- _TEXT PROVIDED_:

◇ ◇ ◇ ◇ ◇ ◇ ◇

Ingress exposes HTTP and HTTPS routes from outside the cluster to services within the cluster. Only creating an Ingress resource has no effect. You may need to deploy an Ingress controller such as ingress-nginx. Ingress controller is typically exposed via a LoadBalancer service and it handles traffic according to ingress specifications.

The easiest way of using an Ingress is as an entry point to a single service with one to multiple pods. The ingress is created for a dedicated URL. From the services perspective everything works as usual. A port and a target port are specified and base on labels and selectors the traffic is routed. Rules define forwarding of incoming traffic to backends. In this case traffic is send to a service.

Types of ingress:

  1. An Ingress with no rules sends all traffic to a single default backend and .spec.defaultBackend is the backend that should handle requests in that case.
  2. A fanout configuration routes traffic from a single IP address to more than one Service, based on the HTTP URI being requested.
    spec:
      rules:
    ​    - host: foo.bar.com
          http:
            paths:
    ​        - path: /foo
              pathType: Prefix
              backend:
                service:
                  name: service1
    ​        - path: /bar
              pathType: Prefix
              backend:
                service:
                  name: service2
    
  3. Name-based virtual hosts support routing HTTP traffic to multiple host names at the same IP address.

◇ ◇ ◇ ◇ ◇ ◇ ◇

- _TASK REQUIREMENTS_:
A – According to the Ingress text, how is an Ingress controller typically exposed?
B – Duplicate the part of the Ingress text from "The easiest way" to "in that case.".

- _GIVEN MATERIAL_:
◇ ◇ ◇ ◇ ◇ ◇ ◇

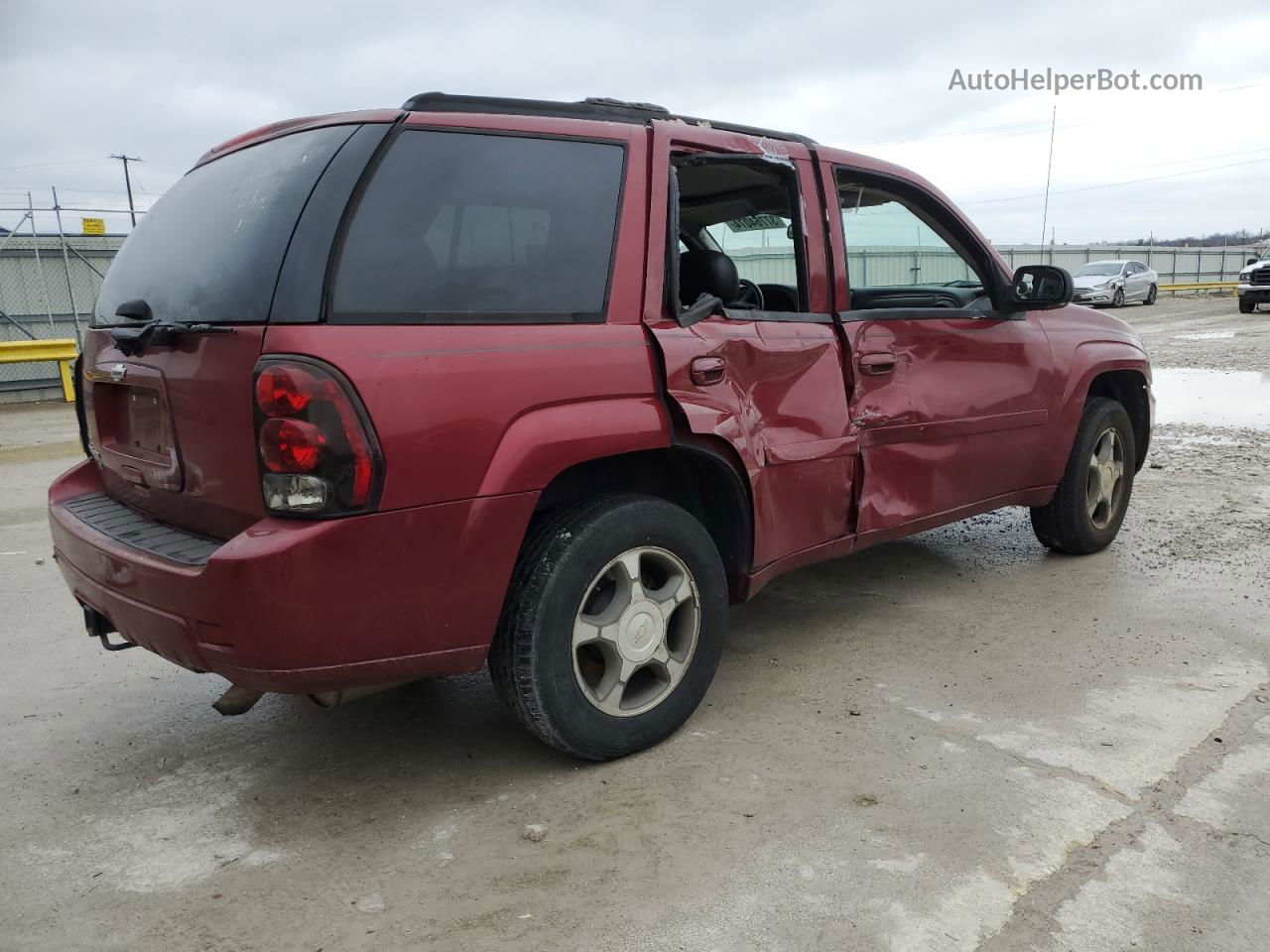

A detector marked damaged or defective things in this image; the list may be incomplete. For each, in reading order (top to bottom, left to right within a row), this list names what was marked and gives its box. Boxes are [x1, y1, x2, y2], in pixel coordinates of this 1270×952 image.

◇ ◇ ◇ ◇ ◇ ◇ ◇

- _TASK RESULTS_:
A – Through a LoadBalancer service.

B –
The easiest way of using an Ingress is as an entry point to a single service with one to multiple pods. The ingress is created for a dedicated URL. From the services perspective everything works as usual. A port and a target port are specified and base on labels and selectors the traffic is routed. Rules define forwarding of incoming traffic to backends. In this case traffic is send to a service.

Types of ingress:

  1. An Ingress with no rules sends all traffic to a single default backend and .spec.defaultBackend is the backend that should handle requests in that case.